### WHAT IS EXPECTED
All of the entries below are to be copied without any alteration.

Saved data entries

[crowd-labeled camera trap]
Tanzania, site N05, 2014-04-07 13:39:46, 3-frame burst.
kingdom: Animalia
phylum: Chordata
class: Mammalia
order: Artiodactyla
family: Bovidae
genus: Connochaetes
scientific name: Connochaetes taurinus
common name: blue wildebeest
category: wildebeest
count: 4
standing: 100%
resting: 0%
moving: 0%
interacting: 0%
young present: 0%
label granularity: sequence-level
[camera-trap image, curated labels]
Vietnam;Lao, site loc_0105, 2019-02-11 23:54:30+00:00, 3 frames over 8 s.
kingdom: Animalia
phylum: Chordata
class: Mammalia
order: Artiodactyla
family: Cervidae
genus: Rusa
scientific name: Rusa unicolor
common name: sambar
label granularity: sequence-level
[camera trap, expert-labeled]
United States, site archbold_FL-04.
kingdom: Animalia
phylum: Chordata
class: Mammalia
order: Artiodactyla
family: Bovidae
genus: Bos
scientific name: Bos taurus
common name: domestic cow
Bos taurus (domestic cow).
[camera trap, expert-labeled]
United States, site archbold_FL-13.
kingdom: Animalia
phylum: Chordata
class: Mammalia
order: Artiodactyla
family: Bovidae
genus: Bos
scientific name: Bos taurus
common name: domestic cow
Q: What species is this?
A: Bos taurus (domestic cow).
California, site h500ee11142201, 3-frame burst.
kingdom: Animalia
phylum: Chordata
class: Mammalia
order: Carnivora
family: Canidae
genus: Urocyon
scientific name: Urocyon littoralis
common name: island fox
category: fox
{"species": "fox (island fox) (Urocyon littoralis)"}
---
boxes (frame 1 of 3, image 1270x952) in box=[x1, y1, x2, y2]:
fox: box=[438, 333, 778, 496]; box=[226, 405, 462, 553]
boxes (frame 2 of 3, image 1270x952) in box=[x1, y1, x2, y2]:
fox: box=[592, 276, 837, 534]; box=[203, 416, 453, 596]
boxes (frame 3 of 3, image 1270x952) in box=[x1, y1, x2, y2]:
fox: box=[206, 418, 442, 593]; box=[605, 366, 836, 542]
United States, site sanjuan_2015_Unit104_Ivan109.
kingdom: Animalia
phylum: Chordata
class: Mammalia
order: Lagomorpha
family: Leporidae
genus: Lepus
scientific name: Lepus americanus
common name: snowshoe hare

### TASK RESULT
[crowd-labeled camera trap]
Tanzania, site N05, 2014-04-07 13:39:46, 3-frame burst.
kingdom: Animalia
phylum: Chordata
class: Mammalia
order: Artiodactyla
family: Bovidae
genus: Connochaetes
scientific name: Connochaetes taurinus
common name: blue wildebeest
category: wildebeest
count: 4
standing: 100%
resting: 0%
moving: 0%
interacting: 0%
young present: 0%
label granularity: sequence-level
[camera-trap image, curated labels]
Vietnam;Lao, site loc_0105, 2019-02-11 23:54:30+00:00, 3 frames over 8 s.
kingdom: Animalia
phylum: Chordata
class: Mammalia
order: Artiodactyla
family: Cervidae
genus: Rusa
scientific name: Rusa unicolor
common name: sambar
label granularity: sequence-level
[camera trap, expert-labeled]
United States, site archbold_FL-04.
kingdom: Animalia
phylum: Chordata
class: Mammalia
order: Artiodactyla
family: Bovidae
genus: Bos
scientific name: Bos taurus
common name: domestic cow
Bos taurus (domestic cow).
[camera trap, expert-labeled]
United States, site archbold_FL-13.
kingdom: Animalia
phylum: Chordata
class: Mammalia
order: Artiodactyla
family: Bovidae
genus: Bos
scientific name: Bos taurus
common name: domestic cow
Q: What species is this?
A: Bos taurus (domestic cow).
California, site h500ee11142201, 3-frame burst.
kingdom: Animalia
phylum: Chordata
class: Mammalia
order: Carnivora
family: Canidae
genus: Urocyon
scientific name: Urocyon littoralis
common name: island fox
category: fox
{"species": "fox (island fox) (Urocyon littoralis)"}
---
boxes (frame 1 of 3, image 1270x952) in box=[x1, y1, x2, y2]:
fox: box=[438, 333, 778, 496]; box=[226, 405, 462, 553]
boxes (frame 2 of 3, image 1270x952) in box=[x1, y1, x2, y2]:
fox: box=[592, 276, 837, 534]; box=[203, 416, 453, 596]
boxes (frame 3 of 3, image 1270x952) in box=[x1, y1, x2, y2]:
fox: box=[206, 418, 442, 593]; box=[605, 366, 836, 542]
United States, site sanjuan_2015_Unit104_Ivan109.
kingdom: Animalia
phylum: Chordata
class: Mammalia
order: Lagomorpha
family: Leporidae
genus: Lepus
scientific name: Lepus americanus
common name: snowshoe hare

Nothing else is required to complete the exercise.